Furthermore, FIGS. 3 and 4 show the effects of the method of manufacturing the surface acoustic wave device of this embodiment.

FIG. 3 is a diagram showing the frequency of occurrence of electrode defects in the surface acoustic wave device manufactured by the M method of this embodiment and the surface acoustic wave device manufactured by the conventional manufacturing method. As shown in this figure, in surface acoustic wave devices manufactured using conventional manufacturing methods, electrode defects of 10 or more force points frequently occur in one device, but with the manufacturing method of this example, None of the manufactured surface acoustic wave devices had electrode defects in more than 10 locations, and most of them were concentrated in devices with electrode defects in 1 to 5 locations. From this, it can be seen that the number of electrode defects in the piezoelectric substrate 11 can be reduced by the manufacturing method of this embodiment.

Further, FIG. 4 is a diagram showing the effect of the manufacturing method of this embodiment from the relationship between the center frequency (horizontal axis) of the surface acoustic wave device and the average value of the number of electrode defects (vertical axis).

In the same figure, in the conventional surface acoustic wave device shown by the solid line, as the center frequency increases, the width of the conductor wiring increases, so the average number of electrode defects also tends to increase. This tendency becomes noticeable from a center frequency of 50 MHz or above, but by manufacturing using the method of this example, the number of electrode defects can be effectively reduced as shown by the dotted line in the figure. .

[Effects of the Invention] According to the method for manufacturing a surface acoustic wave device of the present invention, it is possible to prevent pieces of the piezoelectric substrate, etc., generated by surface roughening or groove processing on the back surface of the piezoelectric substrate from being mixed into the metal vapor deposited film. It becomes possible to manufacture highly reliable surface acoustic wave devices by preventing property deterioration due to conductor wiring breaks, short circuits, etc. and improving yield.

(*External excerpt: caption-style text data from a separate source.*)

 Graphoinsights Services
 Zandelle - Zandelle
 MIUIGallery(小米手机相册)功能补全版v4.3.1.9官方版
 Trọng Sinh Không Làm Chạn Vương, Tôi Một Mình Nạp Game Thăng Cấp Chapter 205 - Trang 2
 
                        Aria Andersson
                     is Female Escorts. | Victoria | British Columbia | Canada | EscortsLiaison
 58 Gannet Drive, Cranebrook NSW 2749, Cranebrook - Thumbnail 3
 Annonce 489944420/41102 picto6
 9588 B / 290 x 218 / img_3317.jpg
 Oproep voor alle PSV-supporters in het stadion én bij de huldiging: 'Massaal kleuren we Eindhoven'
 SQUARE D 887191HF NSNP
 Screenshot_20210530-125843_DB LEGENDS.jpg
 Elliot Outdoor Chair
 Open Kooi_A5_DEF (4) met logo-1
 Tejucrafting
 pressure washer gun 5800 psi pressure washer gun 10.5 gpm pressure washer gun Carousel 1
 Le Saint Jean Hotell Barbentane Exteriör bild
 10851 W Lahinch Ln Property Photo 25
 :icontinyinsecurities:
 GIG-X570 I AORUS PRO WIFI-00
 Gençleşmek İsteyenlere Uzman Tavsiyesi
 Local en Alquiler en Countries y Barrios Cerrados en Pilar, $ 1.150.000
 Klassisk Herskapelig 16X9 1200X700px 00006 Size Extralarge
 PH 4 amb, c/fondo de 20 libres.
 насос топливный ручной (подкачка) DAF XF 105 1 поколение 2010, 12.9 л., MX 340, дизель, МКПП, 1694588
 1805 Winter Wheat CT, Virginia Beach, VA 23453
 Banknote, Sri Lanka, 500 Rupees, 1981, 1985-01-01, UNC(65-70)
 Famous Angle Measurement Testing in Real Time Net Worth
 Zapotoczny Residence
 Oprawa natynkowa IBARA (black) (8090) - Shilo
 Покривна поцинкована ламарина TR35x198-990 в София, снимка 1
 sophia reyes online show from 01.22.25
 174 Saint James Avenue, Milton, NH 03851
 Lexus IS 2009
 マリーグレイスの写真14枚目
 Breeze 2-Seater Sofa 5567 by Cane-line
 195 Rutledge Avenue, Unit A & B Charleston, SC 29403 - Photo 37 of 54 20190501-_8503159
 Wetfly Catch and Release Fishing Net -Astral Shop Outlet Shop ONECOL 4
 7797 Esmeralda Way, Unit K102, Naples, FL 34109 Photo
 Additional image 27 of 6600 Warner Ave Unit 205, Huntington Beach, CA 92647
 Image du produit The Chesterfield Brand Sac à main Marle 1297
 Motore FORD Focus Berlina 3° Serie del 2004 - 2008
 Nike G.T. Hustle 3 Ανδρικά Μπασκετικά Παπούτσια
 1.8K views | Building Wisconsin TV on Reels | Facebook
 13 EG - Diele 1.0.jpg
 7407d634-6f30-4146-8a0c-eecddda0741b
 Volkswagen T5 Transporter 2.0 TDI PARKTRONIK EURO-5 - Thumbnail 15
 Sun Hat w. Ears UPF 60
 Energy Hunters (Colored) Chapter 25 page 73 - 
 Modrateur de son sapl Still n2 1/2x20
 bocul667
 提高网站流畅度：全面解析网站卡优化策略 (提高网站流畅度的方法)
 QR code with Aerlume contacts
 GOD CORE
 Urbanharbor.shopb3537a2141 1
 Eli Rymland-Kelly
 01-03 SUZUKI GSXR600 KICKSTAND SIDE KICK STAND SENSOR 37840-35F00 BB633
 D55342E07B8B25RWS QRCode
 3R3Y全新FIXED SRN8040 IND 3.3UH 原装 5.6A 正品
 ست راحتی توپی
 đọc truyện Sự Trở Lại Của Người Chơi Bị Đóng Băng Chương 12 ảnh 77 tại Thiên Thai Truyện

[Brief explanation of the drawing]

FIG. 1 is a cross-sectional view of each process for explaining the manufacturing method of a surface acoustic wave device according to an embodiment of the present invention, and FIG. 2 is a sectional view of each process for explaining the manufacturing method of a conventional surface acoustic wave device. FIG. 3 is a diagram for detailed explanation of the present invention,
FIG. 4 is a diagram for explaining the effect in terms of the relationship with the center frequency. 11... Piezoelectric substrate 12... Organic resin film 13... Metal vapor deposited film

Claims (1)

[Claims] (1) A step of mirror-polishing one surface of the piezoelectric substrate, a step of performing surface roughening or groove processing on the other surface of the mirror-polished piezoelectric substrate, and this surface roughening or groove processing. a step of applying an organic resin to the applied surface to form an organic resin film; and a step of sequentially forming a metal vapor deposition film and a resist film on one surface of the mirror-polished piezoelectric substrate in a pattern substantially equal to the desired conductor pattern. A step of dissolving and removing the resist film corresponding to the exposed portion by exposing using a mask having a plurality of resist films, and removing the metal vapor deposited film corresponding to the portion of the resist film that has been dissolved and removed by etching to form a plurality of conductor patterns. a step of removing the remaining resist film; a step of cutting the piezoelectric substrate on which a plurality of conductor patterns are formed into individual conductor patterns; and a step of cutting the piezoelectric substrate into individual conductor patterns into A method for manufacturing a surface acoustic wave device, comprising the step of peeling off a resin film.